(Spatial reasoning question records)
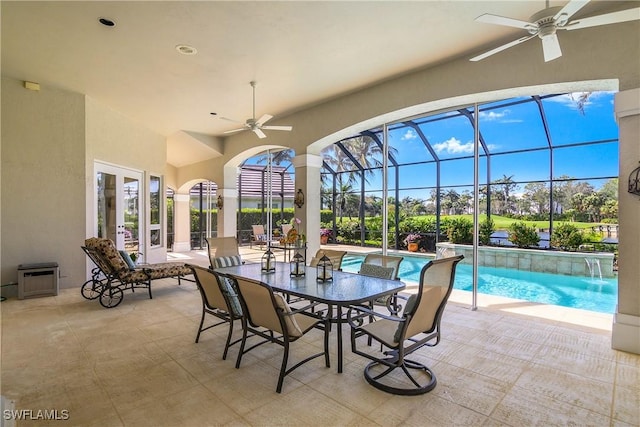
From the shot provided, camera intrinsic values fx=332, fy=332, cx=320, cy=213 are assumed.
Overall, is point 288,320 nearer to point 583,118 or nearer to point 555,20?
point 555,20

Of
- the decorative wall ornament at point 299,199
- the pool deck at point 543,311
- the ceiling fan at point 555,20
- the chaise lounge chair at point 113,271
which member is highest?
the ceiling fan at point 555,20

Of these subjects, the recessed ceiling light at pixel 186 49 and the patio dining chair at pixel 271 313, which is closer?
the patio dining chair at pixel 271 313

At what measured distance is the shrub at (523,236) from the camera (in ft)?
27.5

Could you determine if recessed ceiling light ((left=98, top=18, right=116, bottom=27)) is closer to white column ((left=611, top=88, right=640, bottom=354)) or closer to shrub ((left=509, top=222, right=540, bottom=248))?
white column ((left=611, top=88, right=640, bottom=354))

The problem: Give back every one of the lines above word for word, without the pictures.

The solution:
From the shot provided, camera intrinsic values fx=332, fy=332, cx=320, cy=213 are assumed.
Overall, is point 288,320 nearer to point 583,118 or nearer to point 555,20?
point 555,20

Of
- the decorative wall ornament at point 299,199
- the pool deck at point 543,311
- the ceiling fan at point 555,20
- the chaise lounge chair at point 113,271
which member is highest?
the ceiling fan at point 555,20

Of these subjects, the recessed ceiling light at pixel 186 49 and the patio dining chair at pixel 271 313, which is closer?
the patio dining chair at pixel 271 313

At what measured distance is the shrub at (523,236) from the camera (in ft)?
27.5

Could you determine if recessed ceiling light ((left=98, top=18, right=116, bottom=27)) is closer to white column ((left=611, top=88, right=640, bottom=354)) or closer to shrub ((left=509, top=222, right=540, bottom=248))?
white column ((left=611, top=88, right=640, bottom=354))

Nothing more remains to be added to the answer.